To ensure the ad is authentic, 4Creative worked closely with the athletes, who helped to write the script. “Everything you see in the film was inspired by real-life experiences of the Paralympians featured, all of whom generously shared their stories with us. Bradford brought the cinematic vision to the development process, with his talent for unique, emotive visual storytelling,” insists Atkin.
As well as working closely with British Paralympians, 4Creative also liaised with the International Paralympic Committee, the British Paralympics Association and Scope, all of whom provided invaluable insight and guidance in shaping the campaign.
With the Olympics being postponed due to the pandemic, the ad has been in development for 18 months and was filmed in mid-May over a period of two weeks.
Channel 4 first won the UK broadcast rights for the London 2012 Paralympic Games following a competitive pitch. That marked the first time a not-for-profit company had bid for it. Since then, it has excelled at promoting the Paralympics like any other global sports event.
This is noted by Andrew Parsons, international Paralympic committee president, who insists Channel 4 sets the benchmark “for how all other broadcasters around the world cover the Paralympics, not just in terms of Games-time coverage and the diversity of on-screen talent, but with regards to engagement and promotion”.
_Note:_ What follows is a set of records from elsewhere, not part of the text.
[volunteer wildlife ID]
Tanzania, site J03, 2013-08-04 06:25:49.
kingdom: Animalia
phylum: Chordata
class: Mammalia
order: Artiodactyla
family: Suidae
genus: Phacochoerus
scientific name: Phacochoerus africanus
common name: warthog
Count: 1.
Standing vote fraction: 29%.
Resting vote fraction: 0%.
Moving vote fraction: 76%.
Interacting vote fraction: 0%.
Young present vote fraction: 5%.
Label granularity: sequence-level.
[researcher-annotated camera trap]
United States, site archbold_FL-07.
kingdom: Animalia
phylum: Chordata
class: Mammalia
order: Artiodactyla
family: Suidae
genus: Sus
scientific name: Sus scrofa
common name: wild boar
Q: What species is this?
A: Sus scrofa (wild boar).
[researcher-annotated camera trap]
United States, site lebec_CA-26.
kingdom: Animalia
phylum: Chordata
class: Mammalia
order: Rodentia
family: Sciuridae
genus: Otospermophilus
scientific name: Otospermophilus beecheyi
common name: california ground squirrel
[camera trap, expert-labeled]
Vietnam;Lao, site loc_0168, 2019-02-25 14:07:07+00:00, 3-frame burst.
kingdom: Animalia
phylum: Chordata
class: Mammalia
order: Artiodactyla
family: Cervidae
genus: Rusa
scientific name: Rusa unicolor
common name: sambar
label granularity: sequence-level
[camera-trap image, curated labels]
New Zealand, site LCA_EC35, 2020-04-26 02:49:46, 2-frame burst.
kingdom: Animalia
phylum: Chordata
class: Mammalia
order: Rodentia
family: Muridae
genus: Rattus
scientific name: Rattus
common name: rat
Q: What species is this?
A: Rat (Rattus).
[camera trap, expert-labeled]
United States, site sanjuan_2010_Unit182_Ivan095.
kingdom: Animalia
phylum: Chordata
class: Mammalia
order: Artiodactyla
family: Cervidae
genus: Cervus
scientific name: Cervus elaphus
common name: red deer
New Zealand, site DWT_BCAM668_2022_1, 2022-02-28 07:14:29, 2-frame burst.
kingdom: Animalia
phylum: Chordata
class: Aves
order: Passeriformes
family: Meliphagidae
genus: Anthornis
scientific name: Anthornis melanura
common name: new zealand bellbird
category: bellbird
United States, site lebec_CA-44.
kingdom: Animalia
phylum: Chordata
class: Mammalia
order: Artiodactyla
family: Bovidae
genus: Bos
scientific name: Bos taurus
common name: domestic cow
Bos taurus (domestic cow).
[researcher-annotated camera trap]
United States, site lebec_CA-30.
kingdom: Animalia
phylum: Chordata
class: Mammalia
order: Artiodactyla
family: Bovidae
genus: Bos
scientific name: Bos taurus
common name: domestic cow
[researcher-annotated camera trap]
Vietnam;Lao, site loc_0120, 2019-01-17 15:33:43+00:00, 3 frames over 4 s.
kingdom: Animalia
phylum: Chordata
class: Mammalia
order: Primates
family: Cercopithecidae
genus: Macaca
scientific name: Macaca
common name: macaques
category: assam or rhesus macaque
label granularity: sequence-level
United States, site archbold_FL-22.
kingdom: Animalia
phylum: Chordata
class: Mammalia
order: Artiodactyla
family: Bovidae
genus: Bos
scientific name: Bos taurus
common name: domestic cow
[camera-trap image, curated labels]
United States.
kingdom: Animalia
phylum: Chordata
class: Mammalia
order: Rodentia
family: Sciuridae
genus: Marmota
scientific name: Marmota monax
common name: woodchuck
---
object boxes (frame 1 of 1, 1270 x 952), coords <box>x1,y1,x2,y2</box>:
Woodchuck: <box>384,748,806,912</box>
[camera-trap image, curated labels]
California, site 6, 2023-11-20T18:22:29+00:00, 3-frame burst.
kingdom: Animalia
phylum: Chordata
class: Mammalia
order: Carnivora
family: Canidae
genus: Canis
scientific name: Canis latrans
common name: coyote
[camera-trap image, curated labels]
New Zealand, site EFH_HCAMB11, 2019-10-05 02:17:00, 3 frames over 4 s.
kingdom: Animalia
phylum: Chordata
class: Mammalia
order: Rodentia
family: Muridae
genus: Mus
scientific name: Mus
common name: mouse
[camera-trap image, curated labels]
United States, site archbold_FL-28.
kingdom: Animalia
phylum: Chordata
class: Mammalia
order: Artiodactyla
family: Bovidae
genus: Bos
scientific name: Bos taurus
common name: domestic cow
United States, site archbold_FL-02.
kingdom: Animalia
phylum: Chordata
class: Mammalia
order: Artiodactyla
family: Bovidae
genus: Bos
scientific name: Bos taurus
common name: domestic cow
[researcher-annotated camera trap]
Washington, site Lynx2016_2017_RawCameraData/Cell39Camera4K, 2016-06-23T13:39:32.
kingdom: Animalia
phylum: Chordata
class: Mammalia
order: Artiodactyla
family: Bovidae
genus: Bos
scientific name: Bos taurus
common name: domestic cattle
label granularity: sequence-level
Tasked with delivering the strongest pre-Games broadcast coverage and marketing support the Paralympics had ever received on UK television, Channel 4’s first ‘Meet the Superhumans’ work was instrumental in putting the Paralympics on to the world stage.
As a public service broadcaster, it had a remit set by parliament to champion diversity and alternative points of view, meaning the broadcast rights came with a number of commitments to increase public engagement and involvement in Paralympic sport.
It followed ‘Meet the Superhumans’ with ‘We’re The Superhumans’ to promote the Rio Paralympics in 2016. The ad focused on how much excitement you can generate if you cram the talent of 140 athletes, musicians and ordinary people into three minutes of showtime.
“Following the last two Paralympics adverts was no small task – they exploded attitudes around disability and became a part of our National Curriculum,” admits Atkin.